I would be tempted to cancel the entire undertaking, but Mr. Aimsbury is set on this idea and it would displease him greatly if I were to protest. As for myself, I have no desire for formal portraiture. Such paintings survive long after one has passed, and all future generations will know of you is the expression you happened to be wearing that day, the way you tilted your head or lifted your hand. Everything you were is gone.
14 August 1874
I expressed my aggravation concerning the portrait to Mr. Aimsbury. He convinced me to reconsider.
23 September 1874
It has been weeks of sitting, and I know nothing more of Mr. Roderick than I did the first day. It’s as though he’s a different person each time we meet. One day he is moody and sullen, the next all charm. Two days ago he kissed my hand and spent the whole sitting contriving excuses to touch me, arranging my chin this way, my hair that. Yesterday he seized my shoulders as if to shake me, then immediately stepped back as though I’d struck him.
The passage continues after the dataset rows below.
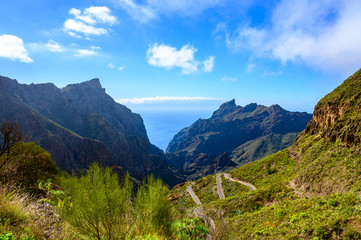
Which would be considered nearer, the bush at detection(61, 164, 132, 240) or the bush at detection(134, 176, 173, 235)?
the bush at detection(61, 164, 132, 240)

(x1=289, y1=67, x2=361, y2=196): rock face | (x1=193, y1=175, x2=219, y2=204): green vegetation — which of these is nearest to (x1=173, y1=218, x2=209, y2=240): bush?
(x1=289, y1=67, x2=361, y2=196): rock face

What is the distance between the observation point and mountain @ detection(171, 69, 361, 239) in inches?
549

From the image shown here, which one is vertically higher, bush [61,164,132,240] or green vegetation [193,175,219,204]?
bush [61,164,132,240]

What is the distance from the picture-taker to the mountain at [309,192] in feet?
45.8

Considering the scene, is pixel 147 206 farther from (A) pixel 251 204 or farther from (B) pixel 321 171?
(B) pixel 321 171

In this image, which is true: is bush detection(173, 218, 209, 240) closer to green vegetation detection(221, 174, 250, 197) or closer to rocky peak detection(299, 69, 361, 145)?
rocky peak detection(299, 69, 361, 145)

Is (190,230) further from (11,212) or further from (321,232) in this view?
(321,232)

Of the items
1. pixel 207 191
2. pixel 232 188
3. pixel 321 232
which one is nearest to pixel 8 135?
pixel 321 232

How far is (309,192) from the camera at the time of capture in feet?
89.9

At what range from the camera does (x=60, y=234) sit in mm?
7121

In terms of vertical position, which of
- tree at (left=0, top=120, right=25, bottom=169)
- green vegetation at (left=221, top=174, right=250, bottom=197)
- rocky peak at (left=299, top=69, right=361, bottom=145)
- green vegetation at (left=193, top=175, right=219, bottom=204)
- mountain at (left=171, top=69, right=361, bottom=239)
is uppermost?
rocky peak at (left=299, top=69, right=361, bottom=145)

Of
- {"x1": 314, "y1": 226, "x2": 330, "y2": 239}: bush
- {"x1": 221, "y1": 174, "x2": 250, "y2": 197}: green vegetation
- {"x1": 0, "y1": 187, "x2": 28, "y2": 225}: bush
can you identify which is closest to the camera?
{"x1": 0, "y1": 187, "x2": 28, "y2": 225}: bush

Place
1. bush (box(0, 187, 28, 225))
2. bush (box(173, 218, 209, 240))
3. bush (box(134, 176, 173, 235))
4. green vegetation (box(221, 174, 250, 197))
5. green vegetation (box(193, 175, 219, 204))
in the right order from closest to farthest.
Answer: bush (box(0, 187, 28, 225)), bush (box(173, 218, 209, 240)), bush (box(134, 176, 173, 235)), green vegetation (box(221, 174, 250, 197)), green vegetation (box(193, 175, 219, 204))

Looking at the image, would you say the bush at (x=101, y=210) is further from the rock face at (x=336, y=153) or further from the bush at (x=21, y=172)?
the rock face at (x=336, y=153)
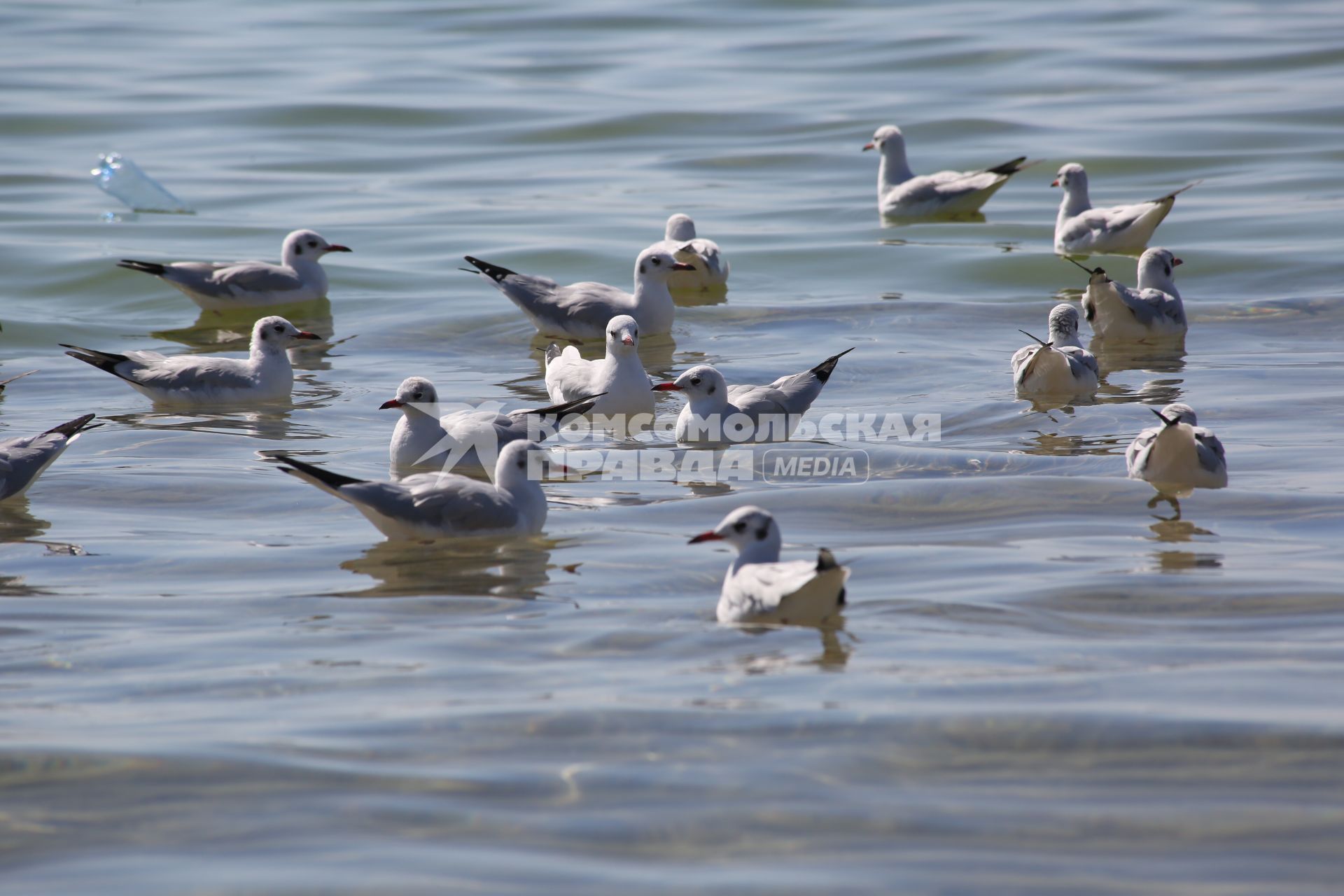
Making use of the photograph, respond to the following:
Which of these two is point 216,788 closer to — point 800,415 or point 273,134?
point 800,415

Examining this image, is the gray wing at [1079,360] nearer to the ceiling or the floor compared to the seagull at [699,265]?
nearer to the floor

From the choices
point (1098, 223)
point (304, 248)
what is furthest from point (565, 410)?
point (1098, 223)

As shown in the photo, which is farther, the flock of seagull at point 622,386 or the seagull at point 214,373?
the seagull at point 214,373

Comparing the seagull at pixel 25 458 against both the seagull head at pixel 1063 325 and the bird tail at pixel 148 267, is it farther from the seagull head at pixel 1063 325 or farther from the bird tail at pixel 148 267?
the seagull head at pixel 1063 325

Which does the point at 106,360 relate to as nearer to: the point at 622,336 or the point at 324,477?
the point at 622,336

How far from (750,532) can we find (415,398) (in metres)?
3.72

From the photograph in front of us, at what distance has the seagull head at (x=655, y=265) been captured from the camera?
14.1 m

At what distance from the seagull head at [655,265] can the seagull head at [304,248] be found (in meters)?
3.36

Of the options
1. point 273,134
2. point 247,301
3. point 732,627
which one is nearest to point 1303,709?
point 732,627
Yet my own sensibilities concerning Mr. Roderick are conflicted. I say I do not know him, but there are times I feel I know Blaine very well. But it’s not a comforting sort of knowing. Or being known.
Today I asked him about it. “Of course we’ve met,” he said. “The color can only be painted on you. Don’t you remember? In the desert? In the city?”
It seemed he would say more, but he stopped as though he’d forgotten how to speak entirely. There was an intensity about him, as though he were in a fever.
He leaned toward me. I thought he meant to kiss me, but he only put his hands on either side of my face and said, “There are colors that hunger, Charlotte. There is a word for them the same shade as hearts heavy with sin.”
I hadn’t the faintest idea what he meant. Except, I almost did.
13 October 1874
Today, Mr. Roderick spoke barely a word. We sat in silence and I felt I was being crushed to death under the weight of all that horrid silk. It does not breathe. I feel as if I will suffocate. And why yellow? At times, I feel as though the color itself is draining the life from me. Is that possible, for a color to be alive? No, alive is not the correct word. There is nothing of life about it. I am not even certain it is yellow. I cannot explain it, but there are moments when the dress gives the distinct impression of being some other color, merely masquerading as yellow. Whatever color it may be in actuality, I do not believe there is a name for it.